───── MATERIAL

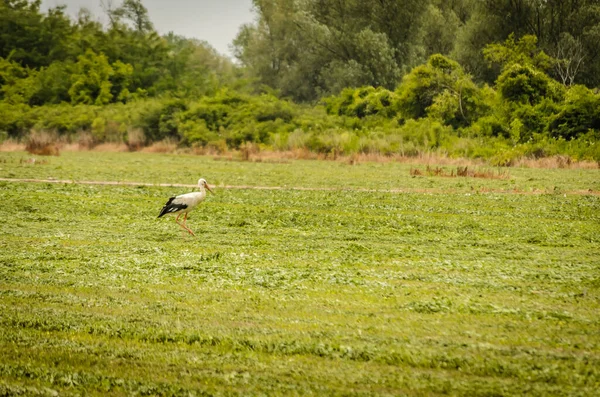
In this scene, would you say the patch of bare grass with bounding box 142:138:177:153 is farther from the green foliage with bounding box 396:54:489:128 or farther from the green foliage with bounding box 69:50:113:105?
the green foliage with bounding box 396:54:489:128

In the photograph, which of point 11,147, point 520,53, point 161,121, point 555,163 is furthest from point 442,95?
point 11,147

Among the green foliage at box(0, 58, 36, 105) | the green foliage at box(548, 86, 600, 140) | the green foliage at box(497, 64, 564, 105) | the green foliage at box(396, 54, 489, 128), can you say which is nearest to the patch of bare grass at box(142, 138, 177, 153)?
the green foliage at box(396, 54, 489, 128)

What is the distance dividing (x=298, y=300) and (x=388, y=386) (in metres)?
2.86

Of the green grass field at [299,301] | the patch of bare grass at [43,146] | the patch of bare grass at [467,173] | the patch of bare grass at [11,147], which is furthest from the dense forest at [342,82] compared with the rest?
the green grass field at [299,301]

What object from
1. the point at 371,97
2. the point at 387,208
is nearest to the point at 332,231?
the point at 387,208

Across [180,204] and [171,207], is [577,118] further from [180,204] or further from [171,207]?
[171,207]

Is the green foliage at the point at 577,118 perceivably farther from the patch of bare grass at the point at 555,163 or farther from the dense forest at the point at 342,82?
the patch of bare grass at the point at 555,163

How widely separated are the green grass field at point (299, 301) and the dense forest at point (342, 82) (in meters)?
24.8

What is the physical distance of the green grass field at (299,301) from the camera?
6094 millimetres

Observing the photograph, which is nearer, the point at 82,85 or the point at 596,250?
the point at 596,250

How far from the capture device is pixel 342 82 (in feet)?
213

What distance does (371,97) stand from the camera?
2071 inches

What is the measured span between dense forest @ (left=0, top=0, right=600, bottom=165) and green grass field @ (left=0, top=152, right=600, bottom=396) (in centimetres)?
2475

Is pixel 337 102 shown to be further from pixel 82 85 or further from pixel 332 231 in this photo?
pixel 332 231
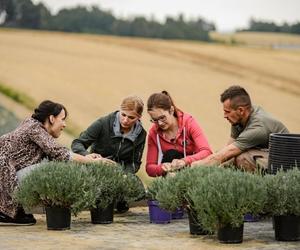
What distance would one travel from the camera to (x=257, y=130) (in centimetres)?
929

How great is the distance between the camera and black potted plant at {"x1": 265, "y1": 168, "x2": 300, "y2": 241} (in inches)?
306

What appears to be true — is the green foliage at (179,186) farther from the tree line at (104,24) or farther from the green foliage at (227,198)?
the tree line at (104,24)

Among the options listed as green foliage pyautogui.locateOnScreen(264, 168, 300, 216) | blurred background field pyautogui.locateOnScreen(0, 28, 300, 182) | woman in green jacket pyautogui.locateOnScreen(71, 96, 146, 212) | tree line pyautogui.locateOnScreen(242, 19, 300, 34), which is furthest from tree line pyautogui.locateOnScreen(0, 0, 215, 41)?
green foliage pyautogui.locateOnScreen(264, 168, 300, 216)

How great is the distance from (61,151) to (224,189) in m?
2.21

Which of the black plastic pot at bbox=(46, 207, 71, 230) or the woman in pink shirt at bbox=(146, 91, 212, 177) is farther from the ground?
the woman in pink shirt at bbox=(146, 91, 212, 177)

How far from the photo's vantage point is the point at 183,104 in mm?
37344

──────────

TASK STATEMENT ▸ Please copy all of the data above word for word, from the first line to the last, leaving out the pictures.

REPLY ▸
In this scene, would you say the patch of bare grass with bounding box 142:138:177:153 is farther from the green foliage with bounding box 396:54:489:128 or farther from the green foliage with bounding box 69:50:113:105?
the green foliage with bounding box 396:54:489:128

In the photograph, which of point 11,147, point 520,53, point 161,121, point 555,163 is furthest from point 442,95?
point 11,147

Among the green foliage at box(0, 58, 36, 105) | the green foliage at box(548, 86, 600, 140) | the green foliage at box(497, 64, 564, 105) | the green foliage at box(396, 54, 489, 128), can you say which is nearest to the patch of bare grass at box(142, 138, 177, 153)?
the green foliage at box(396, 54, 489, 128)

What is the distance dividing (x=298, y=300) and (x=388, y=386) (in metres)?
2.86

Of the green grass field at [299,301] | the patch of bare grass at [43,146] | the patch of bare grass at [467,173] | the patch of bare grass at [11,147], which is furthest from the dense forest at [342,82] compared with the rest?
the green grass field at [299,301]

What object from
1. the point at 371,97
2. the point at 387,208
is nearest to the point at 332,231?
the point at 387,208

Across [180,204] and [171,207], is [577,118] further from [180,204] or further from [171,207]?
[171,207]

Is the green foliage at the point at 577,118 perceivably farther from the patch of bare grass at the point at 555,163 or farther from the dense forest at the point at 342,82?
the patch of bare grass at the point at 555,163

How widely separated are the green grass field at point (299, 301) and the dense forest at point (342, 82) (in meters)?
24.8

What is the physical distance of the green grass field at (299,301) from the camera?
6094 millimetres

Observing the photograph, which is nearer, the point at 82,85 or the point at 596,250?
the point at 596,250

How far from the capture device is pixel 342 82 (in feet)?
213

What distance does (371,97) stand from the camera?
2071 inches

What is the measured span between dense forest @ (left=0, top=0, right=600, bottom=165) and green grass field @ (left=0, top=152, right=600, bottom=396) (in centimetres)?
2475

Is pixel 337 102 shown to be further from pixel 82 85 or further from pixel 332 231 in this photo?
pixel 332 231
What distance would one travel from the camera to (x=257, y=130) (in centimetres)?
929

How great is the distance between the camera and black potted plant at {"x1": 265, "y1": 168, "x2": 300, "y2": 241} (in inches)?
306

What appears to be true — is the green foliage at (179,186) farther from the tree line at (104,24) or farther from the green foliage at (227,198)?
the tree line at (104,24)

Among the options listed as green foliage pyautogui.locateOnScreen(264, 168, 300, 216) | blurred background field pyautogui.locateOnScreen(0, 28, 300, 182) | woman in green jacket pyautogui.locateOnScreen(71, 96, 146, 212) | tree line pyautogui.locateOnScreen(242, 19, 300, 34), which is furthest from tree line pyautogui.locateOnScreen(0, 0, 215, 41)?
green foliage pyautogui.locateOnScreen(264, 168, 300, 216)

How great is the distance from (61,151) to (224,189) in m?
2.21

Which of the black plastic pot at bbox=(46, 207, 71, 230) or the woman in pink shirt at bbox=(146, 91, 212, 177) is farther from the ground?
the woman in pink shirt at bbox=(146, 91, 212, 177)

How far from the photo's vantage point is the point at 183,104 in mm?
37344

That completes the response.